25 Oktober 2020

LIQUIDITAS FIQIH ISLAM MELALUI METODE ANALOGI DAN IJTIHADI MERUPAKAN IKHTIYAR PEMELIHARAAN MAQASYID AL-SYARI'AH

 

Oleh : Mugni Muhit

(Alumni Keluarga Miftahul Huda Al-Azhar/ALKAMAL)

 

Fiqih diyakini sebagai buah pemikiran yang dilahirkan dari pemahaman hati dan akal secara terintegrasi. Bahkan disempurnakan lagi dengan pertimbangan budaya dan tradisi masyarakat. Liquiditas fiqih sangat tergantung kepada kapasitas, kafabilitas, dan daya nalar serta kekuatan logika mujtahid. Maka seorang mujtahid akan melakukan ijtihadnya melalui metodologi istimbath al-ahkam yang tepat. Proses penetapan hukum ini merupakan upaya para ulama mujtahidin sebagai bentuk tanggungjawab melindungi amaliyah kaum mukminin agar tetap pada koridor yang baik dan benar. Indikator kebenaran upaya ini adalah adanya semangat komitemen terhadap maqasyid al-syari'ah. Tujuan hukum islam sejatinya menjadi parameter sekaligus landasan penetapan hukum tersebut.

 

Berikut adalah metode dalam melakukan proses ijtihad, baik ijtihad dijalankan secara personal maupun secara kolektif atau berjamaah dengan orang lain.

 

Pertama, Ijma' atau kesepakatan bersama. Ijma' ini merupakan bentuk persetujuan atau kesesuaian pendapat para ahli tentang suatu masalah pada suatu tempat disuatu masa tertentu.

 

Kedua, qiyas, adalah proses menyamakan hukum yang ketentuannya tidak terdapat di dalam Al-Qur'an dan As-Sunah (nash) dengan fakta hukum yang terdapat dalam Al-Qur'an dan assunnah karena persamaan illatnya. Misalnya:  Larangan meminum khamr yang terdapat dalam Al-Qur'an surat Al-Maidah ayat 90. Yang menyebabkan minuman itu dilarang adalah illatnya yakni memabukkan. Sebab minuman yang memabukkan, dari apapun ia dibuat, hukumnya sama dengan khamr yaitu dilarang untuk diminum. Dan untuk menghindari akibat buruk meminum minuman yang memabukkan itu, mak dengan qiyas pula ditetapkan semua minuman yang memabukkan, apapun namanya, dilarang dikonsumsi dan diperjualbelikan.

 

Term 'memabukan' mengandung pengertian hilangnya akal, hilangnya kesadaran, hilangnya kontrol diri, berkurangnya fungsi akal, hingga yang bersangkutan tidak dapat lagi membedakan hak dan batil secara baik dan benar. Kerusakan fisik dan psikis merupakan indikator bahwa seseorang mabuk akibat minuman khamr atau yang disamakan illatnya dengan khamar.

 

Ketiga, Istidlal, adalah metode pengambilan dan penetapan hukum berdasarkan dalil dengan menarik kesimpulan dari dua hal yang berlainan.

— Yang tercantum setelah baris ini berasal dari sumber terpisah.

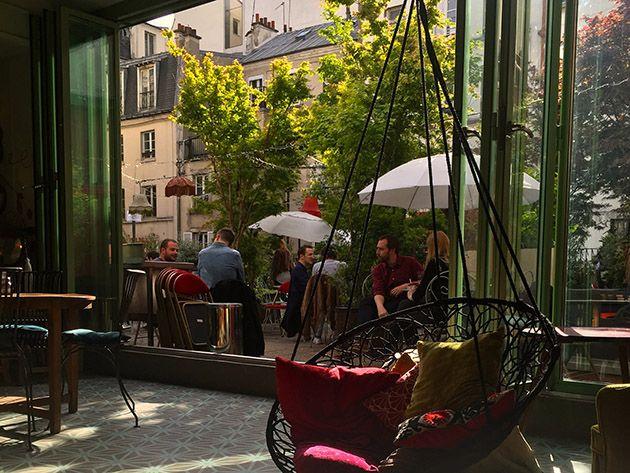Un sauna finlandais gratuit sur la terrasse du Moulin Rouge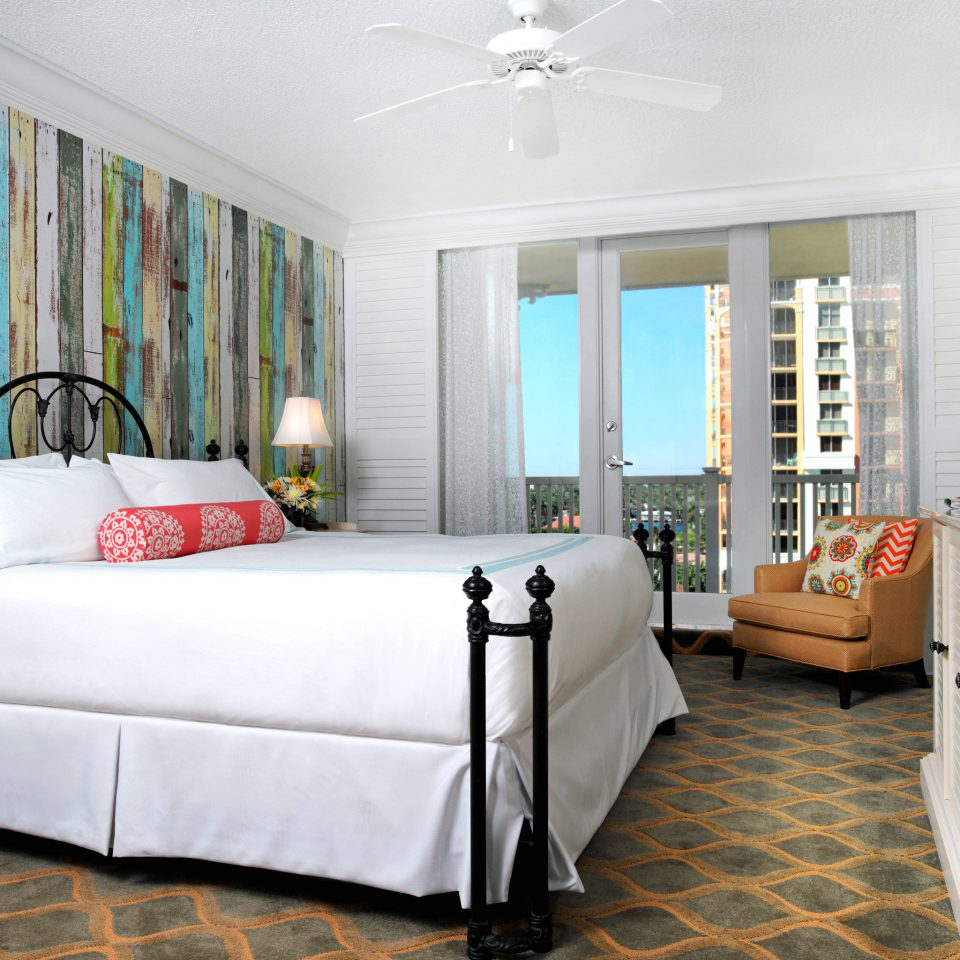 Balcony Bedroom Modern Resort Scenic views Waterfront property living room home Suite condominium cottage containing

Contoh: Menarik kesimpulan dari adat-istiadat dan hukum agama yang diwahyukan sebelum islam.

 

Keempat, Maslahah Al-Mursalah, adalah cara menemukan hukum amaliyah yang tidak ketentuannya tidak ditemukan baik di dalam Al-Qur'an maupun dalam kitab-kitab hadist, berdasarkan pertimbangan kebajikan masyarakat atau kepentingan umum.

Contoh: Pembenaran pemungutan pajak  itu masih tetap berlaku selama belum ada bukti dan saksi yang menyatakan bahwa perjalanan utang piutang telah berakhir.

 

Kelima, Istihshan, adalah cara menentukan hukum dengan cara menyimpang dari ketentuan yang sudah ada demi keadilan dan kepentingan sosial. Atau suatu cara untuk mengambil keputusan yang tepat menurut suatu keadaan.

Contoh: pencabutan hak milik seseorang atas tanah untuk pembangunan sarana umum.

 

Keenam Istishab, adalah menetapkan hukum tertentu dengan mengacu kepada keadaan yang terjadi sebelumnya, sampai ada dalil yang mengubahnya.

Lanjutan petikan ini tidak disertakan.